There are plenty of buckets of ordure around the zoo, though. Bahnu is still roaring. The spider monkeys are still being absolute monkeys. Gould’s daughters used to take no interest in his work, “other than hearing daddy giving a speech outside their bedroom window”, but “they think this is amazing, and they’re really quite proud”. 

He stays in London for much of the week, working with animals, then travels back to Somerset for the weekend, where he… “works with animals, yes,” he says, smiling. “I was in Exmoor this weekend riding, then mucked out the chickens, then groomed the dogs.
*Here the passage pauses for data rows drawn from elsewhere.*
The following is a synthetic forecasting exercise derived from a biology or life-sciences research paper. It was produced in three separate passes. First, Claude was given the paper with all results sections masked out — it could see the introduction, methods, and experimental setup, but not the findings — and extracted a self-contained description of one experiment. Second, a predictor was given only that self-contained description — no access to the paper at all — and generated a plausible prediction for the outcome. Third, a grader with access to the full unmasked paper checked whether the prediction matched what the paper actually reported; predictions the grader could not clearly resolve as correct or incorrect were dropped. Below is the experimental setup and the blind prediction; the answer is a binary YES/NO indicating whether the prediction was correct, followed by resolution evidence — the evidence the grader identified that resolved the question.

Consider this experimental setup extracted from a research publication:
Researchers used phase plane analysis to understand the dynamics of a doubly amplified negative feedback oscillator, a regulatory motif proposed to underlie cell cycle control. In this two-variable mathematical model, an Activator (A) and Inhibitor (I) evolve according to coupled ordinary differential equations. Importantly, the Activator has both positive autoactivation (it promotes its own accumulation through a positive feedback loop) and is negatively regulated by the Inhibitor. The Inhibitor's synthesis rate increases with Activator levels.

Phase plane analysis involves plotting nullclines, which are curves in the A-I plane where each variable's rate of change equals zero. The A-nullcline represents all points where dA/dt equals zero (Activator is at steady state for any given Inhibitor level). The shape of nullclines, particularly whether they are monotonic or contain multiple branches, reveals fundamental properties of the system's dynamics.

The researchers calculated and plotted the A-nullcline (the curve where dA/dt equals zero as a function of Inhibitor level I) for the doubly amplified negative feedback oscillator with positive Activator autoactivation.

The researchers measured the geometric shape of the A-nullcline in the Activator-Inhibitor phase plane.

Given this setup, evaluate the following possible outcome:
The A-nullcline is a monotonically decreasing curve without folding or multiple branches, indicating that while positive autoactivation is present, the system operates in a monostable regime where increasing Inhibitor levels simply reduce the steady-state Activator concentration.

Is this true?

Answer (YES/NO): NO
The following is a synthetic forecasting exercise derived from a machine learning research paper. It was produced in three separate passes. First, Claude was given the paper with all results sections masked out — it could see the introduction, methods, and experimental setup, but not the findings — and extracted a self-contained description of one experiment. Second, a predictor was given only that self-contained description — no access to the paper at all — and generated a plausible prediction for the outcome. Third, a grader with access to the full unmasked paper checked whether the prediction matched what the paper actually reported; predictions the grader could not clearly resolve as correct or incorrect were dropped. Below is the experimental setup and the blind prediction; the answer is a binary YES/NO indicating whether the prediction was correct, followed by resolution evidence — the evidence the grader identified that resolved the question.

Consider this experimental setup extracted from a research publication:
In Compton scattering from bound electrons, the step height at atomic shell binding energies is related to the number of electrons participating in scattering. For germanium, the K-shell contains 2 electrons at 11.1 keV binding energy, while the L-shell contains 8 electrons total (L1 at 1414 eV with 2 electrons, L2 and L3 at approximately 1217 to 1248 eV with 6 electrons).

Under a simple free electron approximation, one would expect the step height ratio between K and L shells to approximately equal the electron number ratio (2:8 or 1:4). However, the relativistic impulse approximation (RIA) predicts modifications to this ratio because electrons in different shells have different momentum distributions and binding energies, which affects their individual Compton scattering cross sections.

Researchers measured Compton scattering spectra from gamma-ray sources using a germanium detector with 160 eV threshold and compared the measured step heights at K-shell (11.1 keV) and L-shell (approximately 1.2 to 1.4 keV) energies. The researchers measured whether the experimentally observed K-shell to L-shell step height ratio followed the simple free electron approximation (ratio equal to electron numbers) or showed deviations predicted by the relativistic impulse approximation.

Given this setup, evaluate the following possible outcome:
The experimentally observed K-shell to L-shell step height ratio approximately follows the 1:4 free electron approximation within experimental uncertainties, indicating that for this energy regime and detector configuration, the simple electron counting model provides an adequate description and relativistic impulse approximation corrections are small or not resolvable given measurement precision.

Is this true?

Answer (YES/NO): YES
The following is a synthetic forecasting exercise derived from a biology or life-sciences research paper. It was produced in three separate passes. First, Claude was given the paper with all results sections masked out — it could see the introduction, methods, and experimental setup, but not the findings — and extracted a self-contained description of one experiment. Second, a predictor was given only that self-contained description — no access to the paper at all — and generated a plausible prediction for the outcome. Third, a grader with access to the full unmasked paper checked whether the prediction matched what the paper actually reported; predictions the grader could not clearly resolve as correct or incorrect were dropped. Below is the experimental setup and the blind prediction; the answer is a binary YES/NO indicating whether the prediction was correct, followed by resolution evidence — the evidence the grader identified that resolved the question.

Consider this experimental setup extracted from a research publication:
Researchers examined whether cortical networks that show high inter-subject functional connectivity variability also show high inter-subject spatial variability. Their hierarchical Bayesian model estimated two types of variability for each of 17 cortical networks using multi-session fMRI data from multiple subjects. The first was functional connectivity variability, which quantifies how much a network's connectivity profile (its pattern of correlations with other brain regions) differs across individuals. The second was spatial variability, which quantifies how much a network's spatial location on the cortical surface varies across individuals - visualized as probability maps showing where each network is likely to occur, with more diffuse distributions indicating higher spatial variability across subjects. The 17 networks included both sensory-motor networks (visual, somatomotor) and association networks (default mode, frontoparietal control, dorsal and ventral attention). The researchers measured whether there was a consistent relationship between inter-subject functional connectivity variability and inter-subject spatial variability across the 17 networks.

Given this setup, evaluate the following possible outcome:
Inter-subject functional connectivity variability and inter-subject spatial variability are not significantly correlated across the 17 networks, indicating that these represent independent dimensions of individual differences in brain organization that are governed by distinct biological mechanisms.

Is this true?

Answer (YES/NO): NO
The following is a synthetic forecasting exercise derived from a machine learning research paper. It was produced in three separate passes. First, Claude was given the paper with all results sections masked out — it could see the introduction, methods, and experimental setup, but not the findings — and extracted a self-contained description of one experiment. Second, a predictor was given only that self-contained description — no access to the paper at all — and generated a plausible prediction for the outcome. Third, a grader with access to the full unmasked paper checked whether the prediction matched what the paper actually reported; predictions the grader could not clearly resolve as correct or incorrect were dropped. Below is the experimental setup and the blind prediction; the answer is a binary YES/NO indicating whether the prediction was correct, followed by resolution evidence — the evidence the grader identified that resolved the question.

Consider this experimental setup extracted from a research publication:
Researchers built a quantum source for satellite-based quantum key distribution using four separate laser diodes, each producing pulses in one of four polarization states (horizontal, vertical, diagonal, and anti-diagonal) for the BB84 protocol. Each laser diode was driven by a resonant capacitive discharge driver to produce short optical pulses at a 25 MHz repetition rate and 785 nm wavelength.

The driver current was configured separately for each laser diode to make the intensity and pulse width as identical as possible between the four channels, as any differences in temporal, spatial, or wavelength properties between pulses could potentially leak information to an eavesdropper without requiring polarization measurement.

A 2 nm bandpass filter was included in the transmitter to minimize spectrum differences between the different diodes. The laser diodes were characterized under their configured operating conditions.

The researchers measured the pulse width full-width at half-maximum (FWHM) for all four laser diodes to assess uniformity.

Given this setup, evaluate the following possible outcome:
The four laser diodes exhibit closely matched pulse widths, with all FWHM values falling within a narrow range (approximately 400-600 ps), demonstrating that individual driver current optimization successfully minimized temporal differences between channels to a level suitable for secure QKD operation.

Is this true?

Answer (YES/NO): NO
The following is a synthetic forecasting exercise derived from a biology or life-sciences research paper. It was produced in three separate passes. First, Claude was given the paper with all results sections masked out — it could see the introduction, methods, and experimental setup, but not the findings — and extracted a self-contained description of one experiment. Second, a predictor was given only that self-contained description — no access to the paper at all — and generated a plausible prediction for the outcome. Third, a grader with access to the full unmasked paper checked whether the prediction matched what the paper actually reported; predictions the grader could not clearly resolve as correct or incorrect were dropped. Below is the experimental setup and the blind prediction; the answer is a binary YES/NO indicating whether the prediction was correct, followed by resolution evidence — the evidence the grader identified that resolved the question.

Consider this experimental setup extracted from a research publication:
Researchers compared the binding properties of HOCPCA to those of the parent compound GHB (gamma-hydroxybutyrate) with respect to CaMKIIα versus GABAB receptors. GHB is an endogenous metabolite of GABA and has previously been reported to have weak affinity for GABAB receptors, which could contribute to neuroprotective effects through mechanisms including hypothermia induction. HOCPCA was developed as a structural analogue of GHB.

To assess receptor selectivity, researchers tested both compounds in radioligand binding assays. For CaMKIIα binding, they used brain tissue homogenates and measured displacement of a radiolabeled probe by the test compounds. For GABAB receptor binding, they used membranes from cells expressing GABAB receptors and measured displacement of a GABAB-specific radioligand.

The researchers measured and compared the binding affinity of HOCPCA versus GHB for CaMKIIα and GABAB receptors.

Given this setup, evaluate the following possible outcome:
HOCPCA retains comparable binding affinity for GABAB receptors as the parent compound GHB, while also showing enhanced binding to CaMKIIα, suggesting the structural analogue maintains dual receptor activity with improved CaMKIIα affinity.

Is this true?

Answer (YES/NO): NO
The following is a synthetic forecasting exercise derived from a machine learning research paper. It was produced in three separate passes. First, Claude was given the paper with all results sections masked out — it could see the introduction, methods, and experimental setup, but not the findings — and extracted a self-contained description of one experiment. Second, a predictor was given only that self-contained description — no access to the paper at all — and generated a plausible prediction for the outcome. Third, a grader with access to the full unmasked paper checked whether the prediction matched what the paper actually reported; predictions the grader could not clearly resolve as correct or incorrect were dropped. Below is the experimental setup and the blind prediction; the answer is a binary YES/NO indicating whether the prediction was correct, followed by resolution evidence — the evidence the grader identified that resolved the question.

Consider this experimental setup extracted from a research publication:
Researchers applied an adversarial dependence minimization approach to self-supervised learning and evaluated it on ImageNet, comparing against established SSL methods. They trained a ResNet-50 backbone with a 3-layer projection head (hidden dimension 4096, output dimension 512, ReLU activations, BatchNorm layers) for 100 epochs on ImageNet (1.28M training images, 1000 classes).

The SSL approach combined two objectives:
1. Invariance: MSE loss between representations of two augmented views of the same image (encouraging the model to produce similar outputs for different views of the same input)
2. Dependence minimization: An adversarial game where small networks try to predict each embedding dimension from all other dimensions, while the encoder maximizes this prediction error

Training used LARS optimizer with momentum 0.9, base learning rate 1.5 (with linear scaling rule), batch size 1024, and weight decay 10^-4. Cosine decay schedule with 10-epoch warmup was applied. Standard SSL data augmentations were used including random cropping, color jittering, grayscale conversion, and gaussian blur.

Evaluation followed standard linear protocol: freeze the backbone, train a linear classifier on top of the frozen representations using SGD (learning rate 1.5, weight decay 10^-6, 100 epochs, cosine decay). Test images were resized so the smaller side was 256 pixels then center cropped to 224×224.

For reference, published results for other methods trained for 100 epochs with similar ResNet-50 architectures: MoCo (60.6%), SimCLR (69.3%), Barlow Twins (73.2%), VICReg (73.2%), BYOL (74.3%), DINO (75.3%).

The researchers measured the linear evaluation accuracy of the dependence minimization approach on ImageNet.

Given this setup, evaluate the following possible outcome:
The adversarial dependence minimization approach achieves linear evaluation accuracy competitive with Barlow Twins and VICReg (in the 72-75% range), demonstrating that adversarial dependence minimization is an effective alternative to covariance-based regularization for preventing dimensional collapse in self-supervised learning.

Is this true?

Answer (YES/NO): NO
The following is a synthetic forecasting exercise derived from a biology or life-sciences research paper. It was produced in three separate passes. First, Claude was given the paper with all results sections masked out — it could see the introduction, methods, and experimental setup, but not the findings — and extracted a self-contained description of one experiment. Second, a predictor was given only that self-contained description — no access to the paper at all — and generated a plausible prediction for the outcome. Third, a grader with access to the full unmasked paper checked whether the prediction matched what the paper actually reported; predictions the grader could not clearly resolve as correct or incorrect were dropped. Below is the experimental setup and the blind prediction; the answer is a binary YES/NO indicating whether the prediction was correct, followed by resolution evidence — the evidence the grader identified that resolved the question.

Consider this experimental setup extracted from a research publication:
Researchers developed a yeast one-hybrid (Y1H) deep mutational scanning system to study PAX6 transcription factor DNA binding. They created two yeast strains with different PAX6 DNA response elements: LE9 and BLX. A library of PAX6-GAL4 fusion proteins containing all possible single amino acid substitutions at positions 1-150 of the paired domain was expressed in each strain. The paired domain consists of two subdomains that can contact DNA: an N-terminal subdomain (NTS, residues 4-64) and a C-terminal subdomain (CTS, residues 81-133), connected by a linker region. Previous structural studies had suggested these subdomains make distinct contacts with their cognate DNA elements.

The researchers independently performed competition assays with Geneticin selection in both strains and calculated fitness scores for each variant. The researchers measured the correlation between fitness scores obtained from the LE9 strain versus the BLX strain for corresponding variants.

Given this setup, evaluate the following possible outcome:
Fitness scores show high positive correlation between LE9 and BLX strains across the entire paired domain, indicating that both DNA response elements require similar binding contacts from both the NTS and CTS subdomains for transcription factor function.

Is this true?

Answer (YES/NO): NO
But it’s lovely, being outdoors and with animals, feeling like we’re doing something worthwhile.”

Days after the attacks in Israel on October 7, Gould sent a memo to all staff at ZSL to offer some comfort and leadership – especially for employees who live nearby in north London. “There is in Judaism a concept called tikkun olam ­– repairing the world. It’s a lovely notion ­– the duty [being] on all of us to help repair the damage that we have collectively wrought. One of the great rabbis taught [that] we are not required to complete the work, but neither are we free to desist from it,” Gould wrote. “It’s long felt to me that this is a compelling way of describing what we at ZSL do.” 

Presumably it’s a job for life, then. “I don’t want to say forever, but I can’t see anything I’d rather be doing,” he says. Animals, I suppose, are easier to deal with than humans. He laughs. “It depends which humans…” 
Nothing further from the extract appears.